Power, Politics & Performance in Russia: “Grandchildren. The Second Act” + Panel Discussion
The Frontline Club and Theatre Royal Plymouth in association with Sputnik Theatre present four nights of new Russian drama. Featuring exciting and topical plays by British theatre directors and cast – translated into English by Sputnik’s artistic director Noah Birksted-Breen. Each evening will touch upon various aspects of life in Russia covering an array of issues, from the clampdown on theatre and freedom of speech to growing social tensions and immigration.
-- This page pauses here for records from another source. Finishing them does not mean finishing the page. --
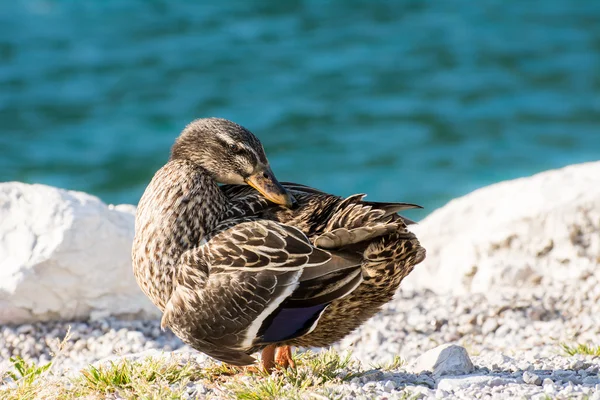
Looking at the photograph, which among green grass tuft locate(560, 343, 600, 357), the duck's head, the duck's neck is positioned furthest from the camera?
green grass tuft locate(560, 343, 600, 357)

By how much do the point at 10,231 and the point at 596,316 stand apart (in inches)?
157

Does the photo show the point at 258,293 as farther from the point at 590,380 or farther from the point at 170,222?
the point at 590,380

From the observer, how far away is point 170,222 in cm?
462

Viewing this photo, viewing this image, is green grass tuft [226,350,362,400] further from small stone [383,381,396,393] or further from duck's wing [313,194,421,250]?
duck's wing [313,194,421,250]

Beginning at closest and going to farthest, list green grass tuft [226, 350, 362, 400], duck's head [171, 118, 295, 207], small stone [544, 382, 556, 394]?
small stone [544, 382, 556, 394] → green grass tuft [226, 350, 362, 400] → duck's head [171, 118, 295, 207]

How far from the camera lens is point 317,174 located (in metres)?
13.0

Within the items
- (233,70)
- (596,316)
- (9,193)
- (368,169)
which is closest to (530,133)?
(368,169)

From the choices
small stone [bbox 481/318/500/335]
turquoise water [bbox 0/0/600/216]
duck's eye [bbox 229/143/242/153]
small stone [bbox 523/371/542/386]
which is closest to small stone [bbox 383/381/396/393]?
small stone [bbox 523/371/542/386]

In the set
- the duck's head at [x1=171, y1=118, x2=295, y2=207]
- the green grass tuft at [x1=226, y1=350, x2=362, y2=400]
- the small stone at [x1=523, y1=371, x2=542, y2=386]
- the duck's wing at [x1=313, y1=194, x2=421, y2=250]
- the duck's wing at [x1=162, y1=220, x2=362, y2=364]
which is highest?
the duck's head at [x1=171, y1=118, x2=295, y2=207]

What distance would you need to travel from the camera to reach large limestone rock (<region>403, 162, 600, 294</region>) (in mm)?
7438

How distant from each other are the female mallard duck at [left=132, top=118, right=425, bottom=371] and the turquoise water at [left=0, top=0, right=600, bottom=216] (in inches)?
299

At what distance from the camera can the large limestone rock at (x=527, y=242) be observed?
293 inches

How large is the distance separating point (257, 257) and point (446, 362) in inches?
41.5

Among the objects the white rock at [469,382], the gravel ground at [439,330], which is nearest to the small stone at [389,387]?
the white rock at [469,382]
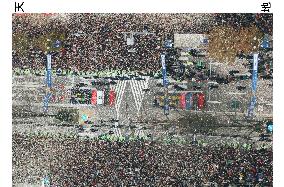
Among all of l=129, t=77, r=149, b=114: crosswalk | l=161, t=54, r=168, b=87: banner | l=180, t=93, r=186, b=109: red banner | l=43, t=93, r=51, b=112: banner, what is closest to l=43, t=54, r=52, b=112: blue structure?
l=43, t=93, r=51, b=112: banner

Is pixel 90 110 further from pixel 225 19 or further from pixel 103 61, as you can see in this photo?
pixel 225 19

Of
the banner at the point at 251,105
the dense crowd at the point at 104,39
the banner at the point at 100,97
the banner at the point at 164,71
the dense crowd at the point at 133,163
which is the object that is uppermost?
the dense crowd at the point at 104,39

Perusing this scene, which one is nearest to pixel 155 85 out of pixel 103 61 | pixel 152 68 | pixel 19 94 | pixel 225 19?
pixel 152 68

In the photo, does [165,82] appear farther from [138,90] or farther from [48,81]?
[48,81]

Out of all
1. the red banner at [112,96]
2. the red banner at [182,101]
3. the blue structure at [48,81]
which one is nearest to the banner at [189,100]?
the red banner at [182,101]

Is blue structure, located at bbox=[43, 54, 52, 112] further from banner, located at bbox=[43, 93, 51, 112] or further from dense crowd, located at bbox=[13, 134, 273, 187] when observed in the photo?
dense crowd, located at bbox=[13, 134, 273, 187]

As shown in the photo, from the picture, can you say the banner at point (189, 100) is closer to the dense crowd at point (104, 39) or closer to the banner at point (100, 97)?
the dense crowd at point (104, 39)

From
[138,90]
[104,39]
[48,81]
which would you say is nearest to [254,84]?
[138,90]

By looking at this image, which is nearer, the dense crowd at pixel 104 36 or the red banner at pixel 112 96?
the dense crowd at pixel 104 36
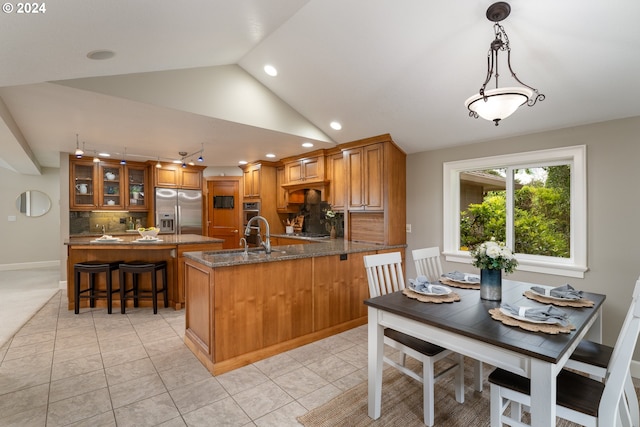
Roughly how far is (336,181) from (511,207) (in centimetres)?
239

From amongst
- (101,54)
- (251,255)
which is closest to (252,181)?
(251,255)

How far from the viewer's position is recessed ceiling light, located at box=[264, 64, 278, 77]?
11.3ft

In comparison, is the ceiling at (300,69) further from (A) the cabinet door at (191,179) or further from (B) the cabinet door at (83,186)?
(A) the cabinet door at (191,179)

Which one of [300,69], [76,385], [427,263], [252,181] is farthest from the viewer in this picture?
[252,181]

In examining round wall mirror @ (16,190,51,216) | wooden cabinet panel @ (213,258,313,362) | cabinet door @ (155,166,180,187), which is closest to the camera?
wooden cabinet panel @ (213,258,313,362)

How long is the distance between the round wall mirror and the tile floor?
5609mm

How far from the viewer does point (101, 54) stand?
2.17 metres

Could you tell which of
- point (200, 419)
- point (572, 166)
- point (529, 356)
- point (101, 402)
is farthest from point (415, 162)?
point (101, 402)

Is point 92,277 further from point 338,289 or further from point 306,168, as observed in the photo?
point 306,168

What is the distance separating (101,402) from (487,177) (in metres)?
4.24

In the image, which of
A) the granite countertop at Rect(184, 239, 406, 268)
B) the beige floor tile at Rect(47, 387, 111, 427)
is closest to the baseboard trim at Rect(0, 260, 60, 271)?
the granite countertop at Rect(184, 239, 406, 268)

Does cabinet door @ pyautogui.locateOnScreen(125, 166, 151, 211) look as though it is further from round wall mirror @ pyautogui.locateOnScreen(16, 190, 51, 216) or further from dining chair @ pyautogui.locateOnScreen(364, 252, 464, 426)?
dining chair @ pyautogui.locateOnScreen(364, 252, 464, 426)

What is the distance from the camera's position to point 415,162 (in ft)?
14.1

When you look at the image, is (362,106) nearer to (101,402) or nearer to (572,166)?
(572,166)
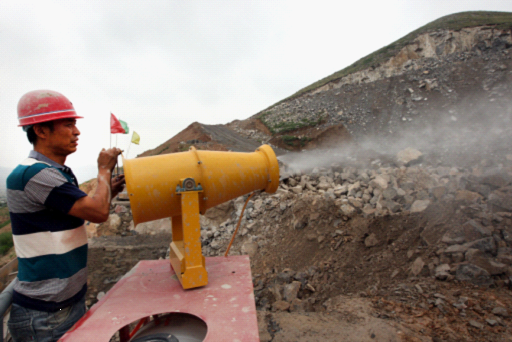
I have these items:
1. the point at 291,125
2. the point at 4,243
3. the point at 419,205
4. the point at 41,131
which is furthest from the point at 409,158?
the point at 291,125

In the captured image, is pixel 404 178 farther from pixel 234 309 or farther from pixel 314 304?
pixel 234 309

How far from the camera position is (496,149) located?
7.71 meters

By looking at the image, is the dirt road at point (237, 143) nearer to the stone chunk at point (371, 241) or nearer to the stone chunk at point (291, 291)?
the stone chunk at point (371, 241)

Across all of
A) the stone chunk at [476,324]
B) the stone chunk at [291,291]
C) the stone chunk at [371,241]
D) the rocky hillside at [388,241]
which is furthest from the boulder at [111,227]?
the stone chunk at [476,324]

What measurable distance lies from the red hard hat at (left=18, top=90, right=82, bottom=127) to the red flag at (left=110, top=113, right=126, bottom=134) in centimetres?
118

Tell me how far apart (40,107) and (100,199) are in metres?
0.64

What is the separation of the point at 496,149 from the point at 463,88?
11089mm

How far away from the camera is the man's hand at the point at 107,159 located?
204 centimetres

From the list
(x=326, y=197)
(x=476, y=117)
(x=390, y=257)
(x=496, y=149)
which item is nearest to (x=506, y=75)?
(x=476, y=117)

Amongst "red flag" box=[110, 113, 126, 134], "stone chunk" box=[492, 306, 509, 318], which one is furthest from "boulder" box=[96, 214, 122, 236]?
"stone chunk" box=[492, 306, 509, 318]

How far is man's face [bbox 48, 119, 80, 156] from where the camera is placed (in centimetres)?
185

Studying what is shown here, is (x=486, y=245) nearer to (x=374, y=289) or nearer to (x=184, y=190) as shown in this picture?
(x=374, y=289)

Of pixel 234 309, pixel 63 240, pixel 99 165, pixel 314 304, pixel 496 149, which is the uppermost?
pixel 99 165

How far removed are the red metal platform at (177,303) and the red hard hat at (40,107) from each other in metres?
1.21
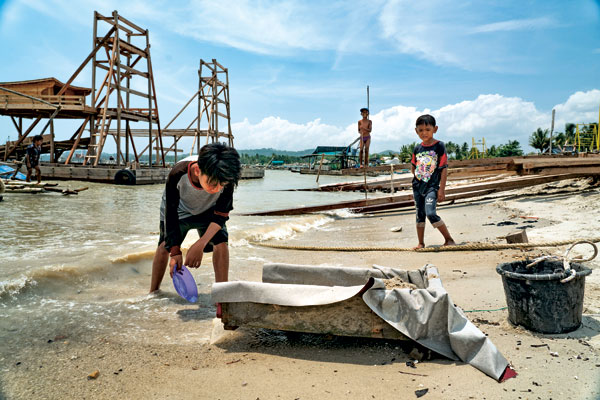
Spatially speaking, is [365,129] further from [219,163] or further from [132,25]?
[132,25]

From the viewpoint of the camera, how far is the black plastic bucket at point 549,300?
2.18 metres

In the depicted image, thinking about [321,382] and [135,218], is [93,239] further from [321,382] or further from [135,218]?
[321,382]

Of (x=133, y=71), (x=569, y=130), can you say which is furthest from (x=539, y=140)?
(x=133, y=71)

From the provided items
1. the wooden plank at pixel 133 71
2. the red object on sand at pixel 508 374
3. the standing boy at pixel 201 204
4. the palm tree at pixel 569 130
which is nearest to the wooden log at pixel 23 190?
the standing boy at pixel 201 204

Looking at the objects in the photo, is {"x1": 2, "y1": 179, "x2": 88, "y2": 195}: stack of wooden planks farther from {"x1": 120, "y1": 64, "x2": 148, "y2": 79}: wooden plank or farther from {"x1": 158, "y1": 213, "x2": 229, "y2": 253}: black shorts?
{"x1": 120, "y1": 64, "x2": 148, "y2": 79}: wooden plank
Grandchildren. The Second Act by Alexandra Polivanova and Mikhail Kaluzhsky
Running time: 55 mins
How do the grandchildren of prominent Stalinists feel when they find out who their beloved grandparents really were? Interviewed by the playwrights over the last couple of years, the protagonists’ grandparents were from Stalin’s inner circle – or members of the Soviet Communist Party or NKVD – and their testimonies bear witness to the very human desire to forgive those we love, even when we know their worst crimes.
Chaired by Gabriel Gatehouse, BBC foreign correspondent who has extensively covered the Ukrainian – Russian crisis. In June 2015, he conducted an exclusive interview with former Ukrainian president Viktor Yanukovich in Moscow for Newsnight.
The panel:
Alexandrina Markvo is an art advisor and entrepreneur, and a leading figure in the arts sector in Moscow. She was forced to flee to the UK in April 2014 following persecution by the Russian government – her application for political asylum is currently under consideration by the UK authorities.
Vladimir Ashurkov is executive director at the Anti-Corruption Foundation, a non-profit established in 2011 by prominent Russian opposition politician, Alexey Navalny. On 1 December 2015, the Anti-Corruption Foundation released a film titled Seagull, accusing the general prosecutor Yuri Chaika’s sons of large-scale corruption and connections to organised crime. The film has made waves in both public and political circles and has garnered over 3.5 million views on YouTube to date.
Prior to pursuing civil and political activities, Ashurkov had a career in finance and served as a director at one of Russia’s largest investment groups, Alfa Group Consortium. He was granted political asylum in the UK in April 2015.
Oliver Bullough is a prize-winning writer, broadcaster and journalist, who has written in, around and about the former Soviet world for the last decade and a half. His book The Last Man in Russia: And the Struggle to Save a Dying Nation is about the effect of Stalinism on future generations. Bullough is currently investigating fraud, money-laundering and international corruption.
John Freedman is an American writer, translator, critic, and scholar of Russian drama and theatre. He has been a theatre critic for The Moscow Times since 1992.